What are the risks of haemodialysis?
- Access-related:
- local infection, endocarditis, osteomyelitis, creation of stenosis, thrombosis or aneurysm.
- Fever: infected central lines.
- Haemodyalysis itself:
- Hypotension (common), cardiac arrhythmias, air embolism.
- Nausea and vomiting, headache, cramps.
- Dialyser reactions:
- anaphylactic reaction to sterilising agents.
- Heparin-induced thrombocytopenia, haemolysis.
- [UFH administered at dialysis time to prevent clotting in blood circuit]
-
Disequilibration syndrome:
- restlessness, headache, tremors, fits and coma.
- Depression.
Rememeber for haemodialysis pt needs to be able to come with CVS strain of huge BV changes
What are the risks of peritoneal dialysis (peritoneum filter)?
- Peritonitis, sclerosing peritonitis.
- Catheter problems:
- infection, blockage, kinking, leaks or slow drainage.

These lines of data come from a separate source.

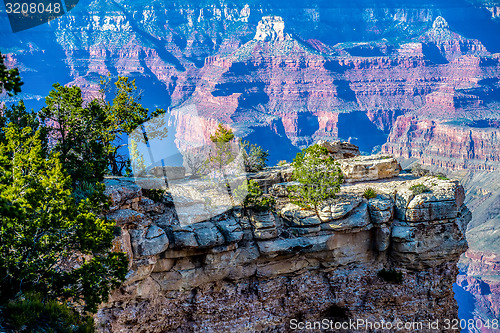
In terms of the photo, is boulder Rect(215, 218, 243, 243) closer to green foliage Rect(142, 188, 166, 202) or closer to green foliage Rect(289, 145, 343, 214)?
green foliage Rect(142, 188, 166, 202)

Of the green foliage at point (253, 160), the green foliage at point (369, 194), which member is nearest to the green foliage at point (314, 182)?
the green foliage at point (369, 194)

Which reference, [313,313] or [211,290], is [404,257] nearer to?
[313,313]

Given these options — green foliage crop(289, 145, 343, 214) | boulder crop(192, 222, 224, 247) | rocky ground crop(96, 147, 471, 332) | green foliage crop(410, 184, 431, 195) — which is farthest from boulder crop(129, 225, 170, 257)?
green foliage crop(410, 184, 431, 195)

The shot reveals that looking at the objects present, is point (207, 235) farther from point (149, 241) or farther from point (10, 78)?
point (10, 78)

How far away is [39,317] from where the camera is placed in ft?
61.0

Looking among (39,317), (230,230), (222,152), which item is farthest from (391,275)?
(39,317)

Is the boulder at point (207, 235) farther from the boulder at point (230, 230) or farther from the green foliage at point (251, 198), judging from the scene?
the green foliage at point (251, 198)

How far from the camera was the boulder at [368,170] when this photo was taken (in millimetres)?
37500

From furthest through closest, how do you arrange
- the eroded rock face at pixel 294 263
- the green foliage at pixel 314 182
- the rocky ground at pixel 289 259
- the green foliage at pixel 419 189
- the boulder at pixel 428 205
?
the green foliage at pixel 419 189 → the boulder at pixel 428 205 → the green foliage at pixel 314 182 → the eroded rock face at pixel 294 263 → the rocky ground at pixel 289 259

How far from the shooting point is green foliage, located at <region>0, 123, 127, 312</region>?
1968 cm

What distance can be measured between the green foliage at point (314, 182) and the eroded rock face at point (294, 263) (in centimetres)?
66

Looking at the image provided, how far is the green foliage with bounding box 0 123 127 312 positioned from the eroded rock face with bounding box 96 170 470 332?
5962 mm

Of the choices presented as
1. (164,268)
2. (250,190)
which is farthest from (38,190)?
(250,190)

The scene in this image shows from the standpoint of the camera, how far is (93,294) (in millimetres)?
21844
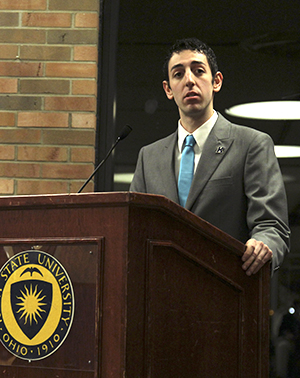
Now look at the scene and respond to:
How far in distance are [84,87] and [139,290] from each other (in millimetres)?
1822

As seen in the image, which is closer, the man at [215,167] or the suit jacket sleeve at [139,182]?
the man at [215,167]

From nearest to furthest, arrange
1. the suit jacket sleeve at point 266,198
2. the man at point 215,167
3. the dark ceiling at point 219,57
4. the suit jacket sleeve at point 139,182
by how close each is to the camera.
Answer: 1. the suit jacket sleeve at point 266,198
2. the man at point 215,167
3. the suit jacket sleeve at point 139,182
4. the dark ceiling at point 219,57

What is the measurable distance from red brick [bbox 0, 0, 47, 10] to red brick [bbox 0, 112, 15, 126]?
1.88 ft

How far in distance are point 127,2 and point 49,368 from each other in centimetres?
233

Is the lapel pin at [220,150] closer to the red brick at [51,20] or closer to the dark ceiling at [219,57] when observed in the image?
the dark ceiling at [219,57]

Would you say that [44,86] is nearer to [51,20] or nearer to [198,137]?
[51,20]

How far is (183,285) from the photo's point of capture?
141 cm

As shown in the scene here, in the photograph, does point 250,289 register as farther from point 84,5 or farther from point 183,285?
point 84,5

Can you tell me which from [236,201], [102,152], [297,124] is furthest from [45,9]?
[236,201]

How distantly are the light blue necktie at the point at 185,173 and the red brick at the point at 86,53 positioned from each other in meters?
1.13

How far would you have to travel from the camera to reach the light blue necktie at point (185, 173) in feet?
6.44

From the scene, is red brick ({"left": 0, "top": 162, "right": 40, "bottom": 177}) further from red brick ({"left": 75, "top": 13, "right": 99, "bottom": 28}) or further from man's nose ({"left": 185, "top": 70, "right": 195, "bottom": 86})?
man's nose ({"left": 185, "top": 70, "right": 195, "bottom": 86})

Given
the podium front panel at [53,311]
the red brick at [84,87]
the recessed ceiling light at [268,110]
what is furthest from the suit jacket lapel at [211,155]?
the red brick at [84,87]

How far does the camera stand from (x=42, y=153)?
2918mm
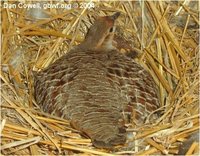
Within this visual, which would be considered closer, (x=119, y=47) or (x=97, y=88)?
(x=97, y=88)

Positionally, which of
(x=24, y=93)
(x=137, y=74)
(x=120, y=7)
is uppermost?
(x=120, y=7)

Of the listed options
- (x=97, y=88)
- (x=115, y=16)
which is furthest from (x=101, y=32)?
(x=97, y=88)

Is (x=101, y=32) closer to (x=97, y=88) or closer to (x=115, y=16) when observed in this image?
(x=115, y=16)

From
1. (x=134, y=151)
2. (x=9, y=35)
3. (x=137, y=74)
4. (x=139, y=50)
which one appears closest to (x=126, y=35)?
(x=139, y=50)

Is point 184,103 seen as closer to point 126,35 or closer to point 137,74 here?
point 137,74

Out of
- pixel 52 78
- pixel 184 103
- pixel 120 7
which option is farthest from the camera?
pixel 120 7

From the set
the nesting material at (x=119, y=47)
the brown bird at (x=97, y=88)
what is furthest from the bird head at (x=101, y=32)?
the nesting material at (x=119, y=47)
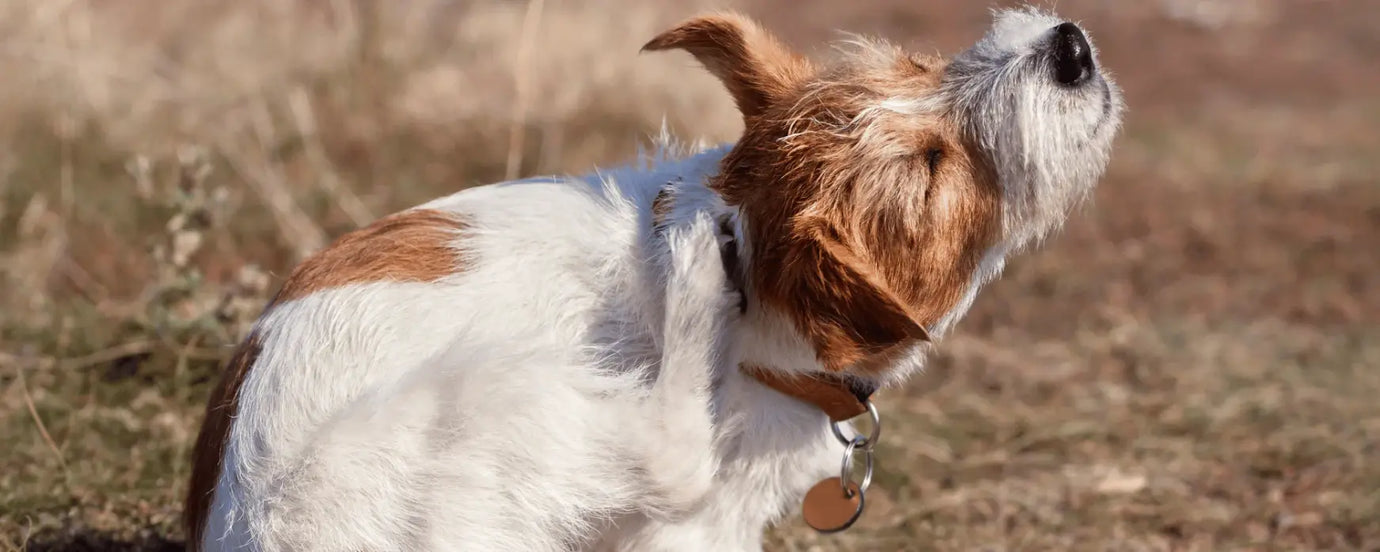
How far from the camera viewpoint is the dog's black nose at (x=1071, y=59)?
8.57ft

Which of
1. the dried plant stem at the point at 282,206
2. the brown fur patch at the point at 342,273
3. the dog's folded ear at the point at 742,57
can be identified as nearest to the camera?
the brown fur patch at the point at 342,273

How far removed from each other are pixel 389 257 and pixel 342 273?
0.10 m

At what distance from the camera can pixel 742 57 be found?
2777 millimetres

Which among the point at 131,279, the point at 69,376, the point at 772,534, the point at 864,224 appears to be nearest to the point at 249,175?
the point at 131,279

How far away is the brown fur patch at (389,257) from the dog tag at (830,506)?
98 centimetres

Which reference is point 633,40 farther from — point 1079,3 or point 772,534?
point 1079,3

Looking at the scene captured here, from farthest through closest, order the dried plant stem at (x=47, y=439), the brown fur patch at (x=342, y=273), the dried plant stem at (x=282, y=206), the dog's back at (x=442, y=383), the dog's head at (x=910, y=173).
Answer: the dried plant stem at (x=282, y=206) → the dried plant stem at (x=47, y=439) → the brown fur patch at (x=342, y=273) → the dog's head at (x=910, y=173) → the dog's back at (x=442, y=383)

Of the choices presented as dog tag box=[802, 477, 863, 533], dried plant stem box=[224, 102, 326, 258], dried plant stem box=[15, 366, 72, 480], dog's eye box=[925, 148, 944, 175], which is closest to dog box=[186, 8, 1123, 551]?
dog's eye box=[925, 148, 944, 175]

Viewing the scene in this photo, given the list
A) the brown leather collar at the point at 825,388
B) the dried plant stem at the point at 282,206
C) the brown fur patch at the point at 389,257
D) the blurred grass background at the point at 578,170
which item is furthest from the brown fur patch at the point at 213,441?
the dried plant stem at the point at 282,206

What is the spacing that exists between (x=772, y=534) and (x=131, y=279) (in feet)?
9.37

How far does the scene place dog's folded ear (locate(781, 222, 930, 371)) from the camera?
2334 mm

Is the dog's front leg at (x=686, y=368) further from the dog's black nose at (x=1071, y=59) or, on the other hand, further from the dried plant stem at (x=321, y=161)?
the dried plant stem at (x=321, y=161)

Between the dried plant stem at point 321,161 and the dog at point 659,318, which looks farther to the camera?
the dried plant stem at point 321,161

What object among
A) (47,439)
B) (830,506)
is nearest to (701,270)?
(830,506)
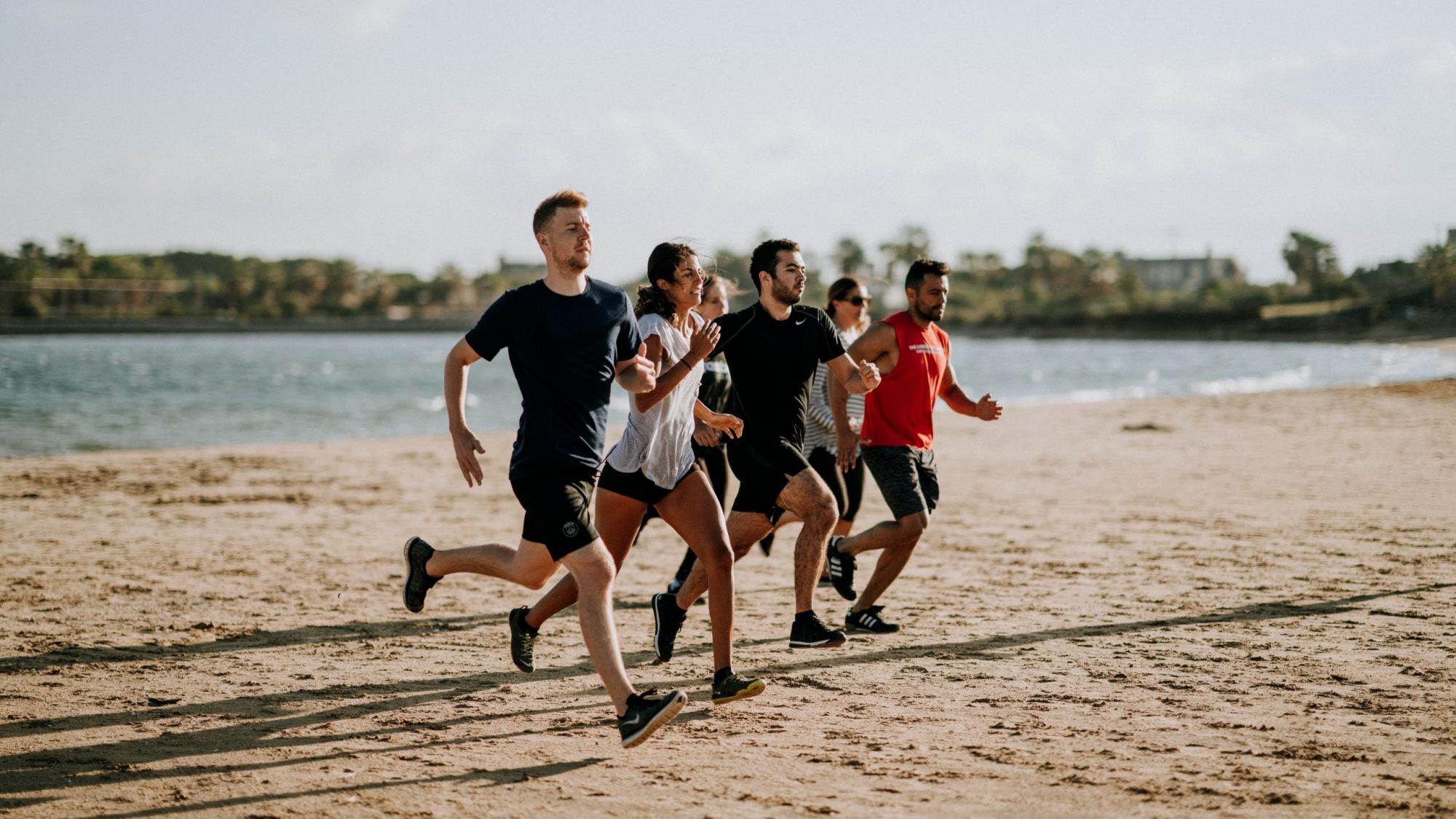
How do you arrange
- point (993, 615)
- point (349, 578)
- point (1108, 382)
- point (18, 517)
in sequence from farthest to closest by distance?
point (1108, 382) < point (18, 517) < point (349, 578) < point (993, 615)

- Constipation, fluid retention, hyperglycaemia, weight gain.
- Hernias
- (incisional, inguinal, umbilical).
- Back pain.
- Malnutrition.
- Depression.
(rememeber peritoneal dialysis has ST lifespan as membrane changes after a few years)
What are these complications of?
- Cardiovascular disease - MI & CVA
- Malnutrition
- Renal bone disease
- Infection
- Malignancy e.g. urothelium tumours
Renal replacement therapy complications
- Cardiovascular disease - MI & CVA
- Malnutrition
- Renal bone disease
- Infection
- Malignancy e.g. urothelium tumours
Name this drug.
used to prevent & control excessive thirst, urination & dehydration caused by injury, surgery, or medical condition ..
= desmopressin!
a chemical that is similar to Antidiuretic Hormone (ADH), a synthetic analogue, which is found naturally in the body - ↑s urine concentration & ↓s urine production.
What are the different uses of oral and intranasal/parenteral formulations of desmopressin?
-
Oral formulations indications:
- Primary nocturnal enuresis in adults
- Vasopressin sensitive diabetes insipidus
- Control of temporary polyuria and polydipsia following head trauma or surgery in the pituitary region.
-
Intranasal and parenteral formulations:
- Spontaneous or trauma-induced bleeds (e.g. hemarthrosis, intramuscular hematoma, mucosal bleeding) in patients with hemophilia A or von Willebrand’s disease Type [clotting disorders, e.g. get blood volume back up]
- Prevent or treat bleeding in patients with uraemia
So overall parenteral/intranasal used for uraemia bleeds or clotting disorder trauma bleeds; oral desmopressin/ synthetic ADH = diabetes insipidus, and enuresis. Also for head/pituitary trauma –> thirst and weeing.